-- WRITTEN INSTRUCTION --
Collect each of the rows below that contains the word "dense" and copy every such row in full. Matching is case-sensitive.

-- RAW DATA --
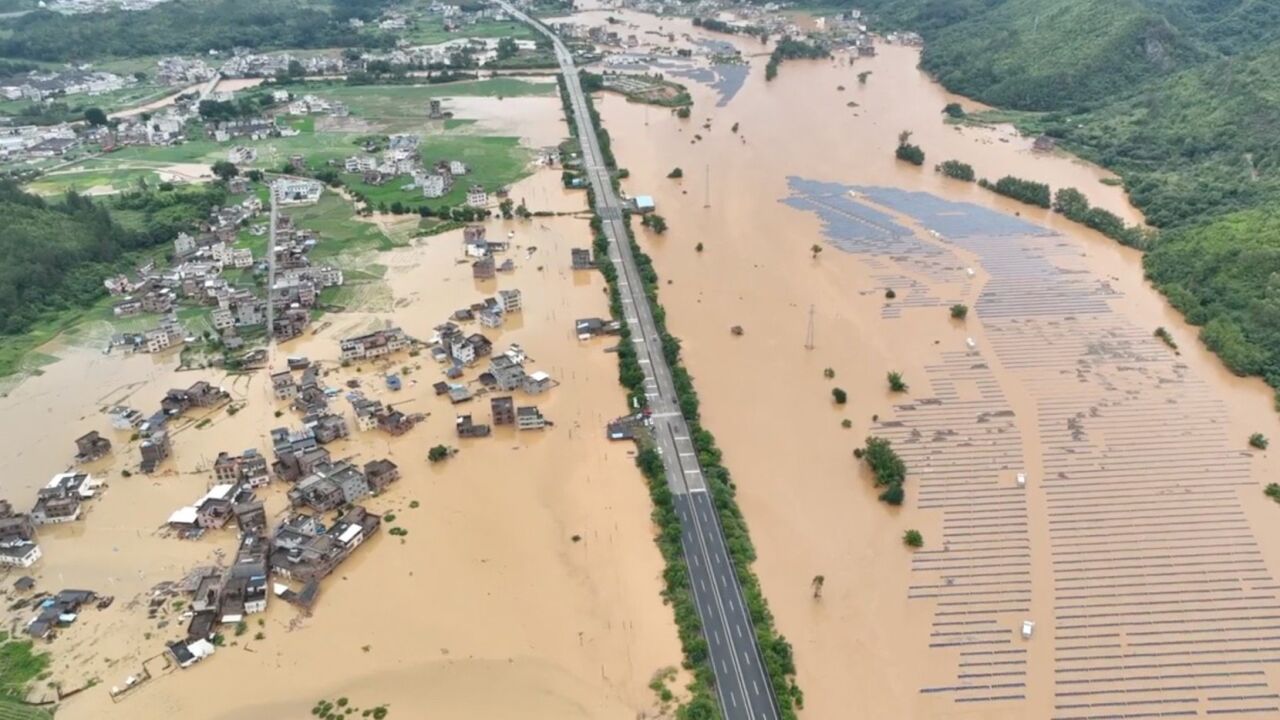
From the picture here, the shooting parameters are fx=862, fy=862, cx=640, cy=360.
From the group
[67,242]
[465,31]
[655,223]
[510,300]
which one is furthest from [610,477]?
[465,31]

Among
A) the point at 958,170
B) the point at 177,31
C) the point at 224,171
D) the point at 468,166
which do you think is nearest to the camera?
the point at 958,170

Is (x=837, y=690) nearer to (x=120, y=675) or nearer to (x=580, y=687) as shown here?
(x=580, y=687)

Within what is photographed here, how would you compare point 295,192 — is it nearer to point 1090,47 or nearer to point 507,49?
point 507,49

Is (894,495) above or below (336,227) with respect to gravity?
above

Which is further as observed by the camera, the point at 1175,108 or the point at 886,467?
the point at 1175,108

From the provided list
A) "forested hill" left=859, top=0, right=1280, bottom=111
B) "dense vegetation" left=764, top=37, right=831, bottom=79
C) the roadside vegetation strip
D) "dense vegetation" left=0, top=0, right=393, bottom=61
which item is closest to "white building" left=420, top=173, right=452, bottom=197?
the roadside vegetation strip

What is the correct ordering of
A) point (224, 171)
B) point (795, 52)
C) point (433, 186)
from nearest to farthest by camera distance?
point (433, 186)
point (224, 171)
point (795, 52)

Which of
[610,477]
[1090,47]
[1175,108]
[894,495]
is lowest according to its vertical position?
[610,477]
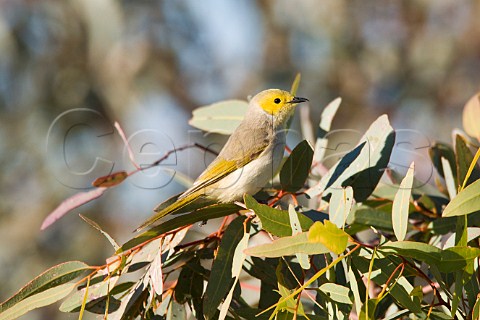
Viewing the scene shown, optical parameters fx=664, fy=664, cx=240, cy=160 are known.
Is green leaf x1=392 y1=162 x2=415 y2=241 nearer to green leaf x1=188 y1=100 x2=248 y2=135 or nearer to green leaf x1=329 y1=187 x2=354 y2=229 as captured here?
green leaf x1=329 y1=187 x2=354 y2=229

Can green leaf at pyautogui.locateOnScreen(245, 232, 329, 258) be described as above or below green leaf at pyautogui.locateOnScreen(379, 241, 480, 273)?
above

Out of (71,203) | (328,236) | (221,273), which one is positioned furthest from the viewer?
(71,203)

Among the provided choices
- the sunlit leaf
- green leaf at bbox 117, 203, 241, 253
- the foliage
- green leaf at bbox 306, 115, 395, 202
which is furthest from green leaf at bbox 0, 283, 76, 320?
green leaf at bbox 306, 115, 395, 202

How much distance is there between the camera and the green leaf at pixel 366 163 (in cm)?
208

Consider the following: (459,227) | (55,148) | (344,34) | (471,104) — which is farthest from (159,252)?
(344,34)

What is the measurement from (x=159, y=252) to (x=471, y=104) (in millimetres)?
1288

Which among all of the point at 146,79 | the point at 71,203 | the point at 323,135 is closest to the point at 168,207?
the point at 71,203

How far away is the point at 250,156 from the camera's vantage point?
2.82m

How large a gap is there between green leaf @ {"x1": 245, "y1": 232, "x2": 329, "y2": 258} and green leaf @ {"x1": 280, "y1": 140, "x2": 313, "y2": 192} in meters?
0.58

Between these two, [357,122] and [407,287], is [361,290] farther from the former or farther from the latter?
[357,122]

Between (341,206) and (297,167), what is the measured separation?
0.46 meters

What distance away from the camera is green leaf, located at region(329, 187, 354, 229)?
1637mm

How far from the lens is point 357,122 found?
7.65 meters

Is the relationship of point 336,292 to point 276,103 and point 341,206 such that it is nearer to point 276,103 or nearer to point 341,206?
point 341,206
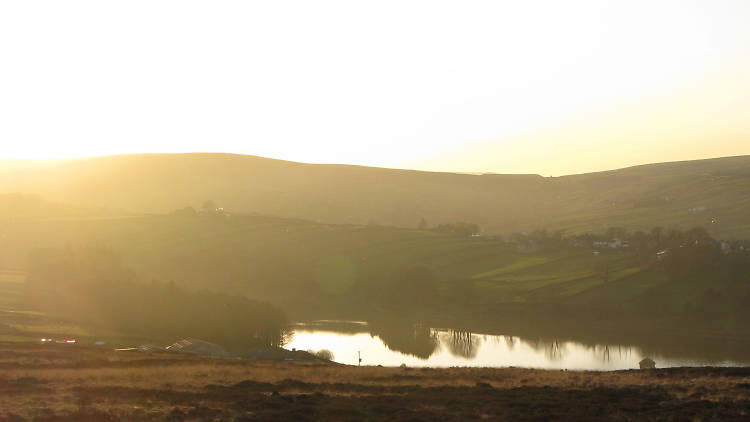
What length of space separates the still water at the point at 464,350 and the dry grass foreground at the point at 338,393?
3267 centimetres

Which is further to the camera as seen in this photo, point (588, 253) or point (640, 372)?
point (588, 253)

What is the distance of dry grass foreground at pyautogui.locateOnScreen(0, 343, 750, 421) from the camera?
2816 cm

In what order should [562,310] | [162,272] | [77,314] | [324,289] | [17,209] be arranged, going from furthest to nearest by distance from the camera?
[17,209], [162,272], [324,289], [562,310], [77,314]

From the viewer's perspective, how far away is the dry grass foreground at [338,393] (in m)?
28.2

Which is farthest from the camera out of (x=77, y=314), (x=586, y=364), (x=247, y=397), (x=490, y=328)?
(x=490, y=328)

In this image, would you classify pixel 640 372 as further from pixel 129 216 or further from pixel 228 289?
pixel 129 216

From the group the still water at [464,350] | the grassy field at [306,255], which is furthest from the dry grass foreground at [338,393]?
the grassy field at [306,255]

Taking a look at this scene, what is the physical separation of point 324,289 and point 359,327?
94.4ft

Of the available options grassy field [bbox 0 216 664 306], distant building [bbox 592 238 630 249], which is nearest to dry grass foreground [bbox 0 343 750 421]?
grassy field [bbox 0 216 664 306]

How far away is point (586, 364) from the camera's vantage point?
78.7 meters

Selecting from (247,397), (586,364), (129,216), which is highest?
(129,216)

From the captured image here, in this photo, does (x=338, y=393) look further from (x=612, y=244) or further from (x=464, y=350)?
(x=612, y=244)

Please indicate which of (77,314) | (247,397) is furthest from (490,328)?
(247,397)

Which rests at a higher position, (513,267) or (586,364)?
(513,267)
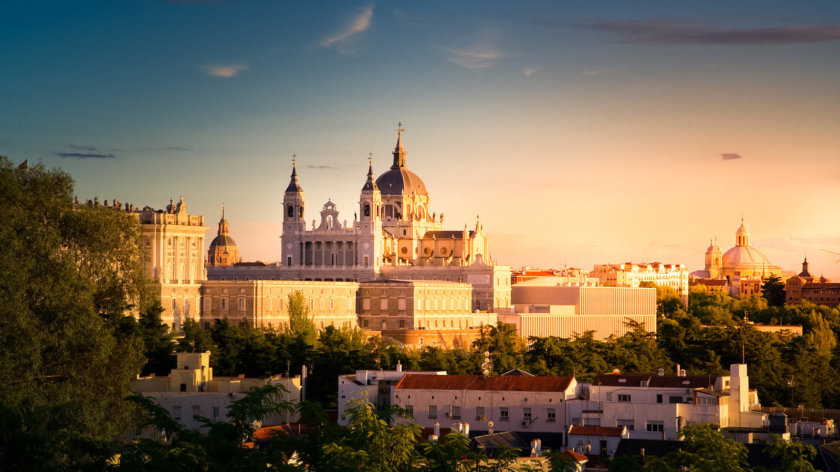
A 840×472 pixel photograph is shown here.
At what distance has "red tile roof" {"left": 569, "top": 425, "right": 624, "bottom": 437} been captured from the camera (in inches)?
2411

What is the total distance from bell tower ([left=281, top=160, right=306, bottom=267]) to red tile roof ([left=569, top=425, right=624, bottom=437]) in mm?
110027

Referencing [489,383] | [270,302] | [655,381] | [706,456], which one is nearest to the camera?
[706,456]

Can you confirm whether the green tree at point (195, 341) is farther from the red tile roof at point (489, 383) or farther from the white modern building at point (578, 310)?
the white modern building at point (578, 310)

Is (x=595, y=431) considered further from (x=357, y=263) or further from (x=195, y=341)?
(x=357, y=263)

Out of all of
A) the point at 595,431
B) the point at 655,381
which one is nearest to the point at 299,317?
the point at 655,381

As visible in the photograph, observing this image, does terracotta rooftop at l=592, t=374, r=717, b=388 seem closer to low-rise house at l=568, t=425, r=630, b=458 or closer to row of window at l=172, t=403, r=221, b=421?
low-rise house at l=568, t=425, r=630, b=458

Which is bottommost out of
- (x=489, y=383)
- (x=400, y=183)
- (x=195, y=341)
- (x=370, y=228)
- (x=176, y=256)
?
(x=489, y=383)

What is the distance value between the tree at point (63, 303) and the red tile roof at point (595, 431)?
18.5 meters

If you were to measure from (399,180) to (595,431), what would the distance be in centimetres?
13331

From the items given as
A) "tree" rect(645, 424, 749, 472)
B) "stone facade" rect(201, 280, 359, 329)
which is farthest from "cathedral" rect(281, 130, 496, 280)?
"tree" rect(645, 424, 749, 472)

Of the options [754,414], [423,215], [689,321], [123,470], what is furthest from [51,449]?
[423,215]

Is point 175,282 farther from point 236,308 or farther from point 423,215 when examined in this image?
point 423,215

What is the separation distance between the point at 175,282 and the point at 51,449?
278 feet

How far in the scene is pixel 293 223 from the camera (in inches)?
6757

---

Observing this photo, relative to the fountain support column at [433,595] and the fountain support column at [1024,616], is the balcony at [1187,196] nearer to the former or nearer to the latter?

-- RESULT --
B) "dense vegetation" left=764, top=37, right=831, bottom=79
D) "dense vegetation" left=0, top=0, right=393, bottom=61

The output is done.